Studio album by Merlin
- Released: March 21, 1989
- Recorded: 1988–1989
- Genre: Pop-rock; Folk-rock;
- Length: 32:50

Merlin chronology
| Merlin (1987) | Nešto lijepo treba da se desi (1989) | Peta strana svijeta (1990) |

= Nešto lijepo treba da se desi =

1989 studio album by Merlin

Nešto lijepo treba da se desi is the fourth studio album released by the former Yugoslavia's band Merlin in 1989. The greatest hit off the album was "Bosnom behar probeharao"; another hit was "Kad zamirišu jorgovani", which was originally performed as a duet by Vesna Zmijanac and Merlin's vocalist Dino Merlin.

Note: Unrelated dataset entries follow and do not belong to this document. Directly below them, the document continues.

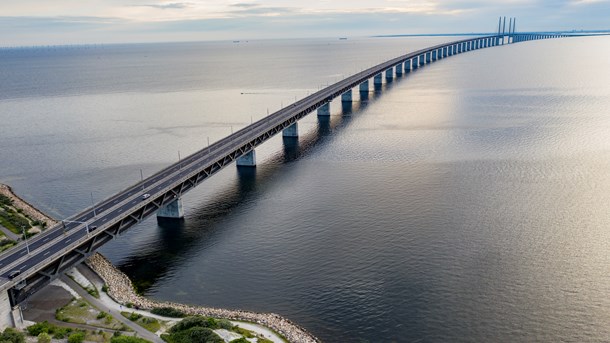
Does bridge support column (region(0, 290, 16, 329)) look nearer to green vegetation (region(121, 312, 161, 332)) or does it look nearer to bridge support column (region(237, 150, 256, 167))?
green vegetation (region(121, 312, 161, 332))

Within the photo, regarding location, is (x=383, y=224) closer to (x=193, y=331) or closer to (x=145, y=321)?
(x=193, y=331)

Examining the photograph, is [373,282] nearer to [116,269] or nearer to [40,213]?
[116,269]

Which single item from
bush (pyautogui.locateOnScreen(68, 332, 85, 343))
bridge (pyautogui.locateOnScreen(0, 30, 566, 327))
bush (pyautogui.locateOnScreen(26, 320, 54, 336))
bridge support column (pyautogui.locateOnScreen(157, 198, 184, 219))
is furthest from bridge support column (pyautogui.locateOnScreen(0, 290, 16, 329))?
bridge support column (pyautogui.locateOnScreen(157, 198, 184, 219))

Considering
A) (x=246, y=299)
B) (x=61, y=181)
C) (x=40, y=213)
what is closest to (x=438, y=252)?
(x=246, y=299)

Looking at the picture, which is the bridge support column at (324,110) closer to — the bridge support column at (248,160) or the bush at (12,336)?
the bridge support column at (248,160)

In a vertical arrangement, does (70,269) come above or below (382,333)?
above

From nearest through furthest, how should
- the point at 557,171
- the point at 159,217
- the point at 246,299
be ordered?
the point at 246,299, the point at 159,217, the point at 557,171

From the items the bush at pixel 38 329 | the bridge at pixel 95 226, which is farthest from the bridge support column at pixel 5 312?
the bush at pixel 38 329
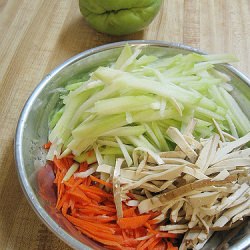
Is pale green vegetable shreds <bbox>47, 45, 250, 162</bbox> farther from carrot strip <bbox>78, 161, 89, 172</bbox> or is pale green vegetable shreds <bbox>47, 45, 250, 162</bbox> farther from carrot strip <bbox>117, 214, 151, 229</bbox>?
carrot strip <bbox>117, 214, 151, 229</bbox>

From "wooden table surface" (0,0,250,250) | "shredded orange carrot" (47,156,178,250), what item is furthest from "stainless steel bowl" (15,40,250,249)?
"wooden table surface" (0,0,250,250)

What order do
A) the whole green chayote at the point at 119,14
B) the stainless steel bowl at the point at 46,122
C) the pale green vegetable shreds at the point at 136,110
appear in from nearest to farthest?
the stainless steel bowl at the point at 46,122 < the pale green vegetable shreds at the point at 136,110 < the whole green chayote at the point at 119,14

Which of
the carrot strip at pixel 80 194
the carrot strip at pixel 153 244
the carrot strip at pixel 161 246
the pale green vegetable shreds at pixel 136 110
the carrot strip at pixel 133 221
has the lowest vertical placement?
the carrot strip at pixel 161 246

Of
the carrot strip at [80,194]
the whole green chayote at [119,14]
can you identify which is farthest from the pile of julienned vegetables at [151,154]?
the whole green chayote at [119,14]

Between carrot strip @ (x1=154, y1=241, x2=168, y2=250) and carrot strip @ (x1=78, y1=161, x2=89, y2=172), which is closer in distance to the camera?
carrot strip @ (x1=154, y1=241, x2=168, y2=250)

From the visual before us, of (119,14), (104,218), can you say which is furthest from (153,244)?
(119,14)

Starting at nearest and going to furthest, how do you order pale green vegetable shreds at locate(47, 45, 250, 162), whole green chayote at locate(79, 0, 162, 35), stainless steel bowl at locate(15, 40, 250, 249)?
stainless steel bowl at locate(15, 40, 250, 249) < pale green vegetable shreds at locate(47, 45, 250, 162) < whole green chayote at locate(79, 0, 162, 35)

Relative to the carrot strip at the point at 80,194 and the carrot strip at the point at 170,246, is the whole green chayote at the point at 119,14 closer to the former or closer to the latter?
the carrot strip at the point at 80,194
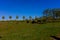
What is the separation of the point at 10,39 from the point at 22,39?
5.81ft

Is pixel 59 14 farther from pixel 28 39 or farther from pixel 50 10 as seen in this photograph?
pixel 28 39

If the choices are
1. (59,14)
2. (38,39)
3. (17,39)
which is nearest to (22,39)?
(17,39)

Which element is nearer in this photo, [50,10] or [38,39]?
[38,39]

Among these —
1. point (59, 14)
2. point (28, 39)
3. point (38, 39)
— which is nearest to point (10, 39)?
point (28, 39)

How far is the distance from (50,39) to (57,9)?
3369 inches

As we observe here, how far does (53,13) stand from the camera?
10219cm

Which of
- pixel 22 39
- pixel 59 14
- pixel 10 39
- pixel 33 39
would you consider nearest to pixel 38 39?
pixel 33 39

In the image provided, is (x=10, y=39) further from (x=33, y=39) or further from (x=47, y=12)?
(x=47, y=12)

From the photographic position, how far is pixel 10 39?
18266 mm

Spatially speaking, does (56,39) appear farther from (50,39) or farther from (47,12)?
(47,12)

The album received Golden Bird award for reportedly sold over 300,000 copies.

==Track listing==

| No. | Title | Writer(s) | Length |
|---|---|---|---|
| 1. | "Mjesečina" | Jim Brown; Robin Campbell; Earl Falconer; Norman Hassan; Brian Travers; Ali Campbell; Michael Virtue; Terrence Wilson; Goran Mačužić; D. Merlin; | 3:09 |
| 2. | "Bosnom behar probeharao" |  | 4:29 |
| 3. | "Zar je to sve što imam od tebe" |  | 3:59 |
| 4. | "Ne plači mati" |  | 4:49 |
| 5. | "Nešto lijepo treba da se desi" |  | 3:06 |
| 6. | "Kad zamirišu jorgovani" |  | 4:54 |
| 7. | "Danas sam OK" |  | 3:46 |
| 8. | "Je l' Sarajevo gdje je nekad bilo" |  | 4:35 |

==Covered song and samples==

- "Mjesečina" contains samples from and is inspired by "Where Did I Go Wrong", as written and performed by UB40.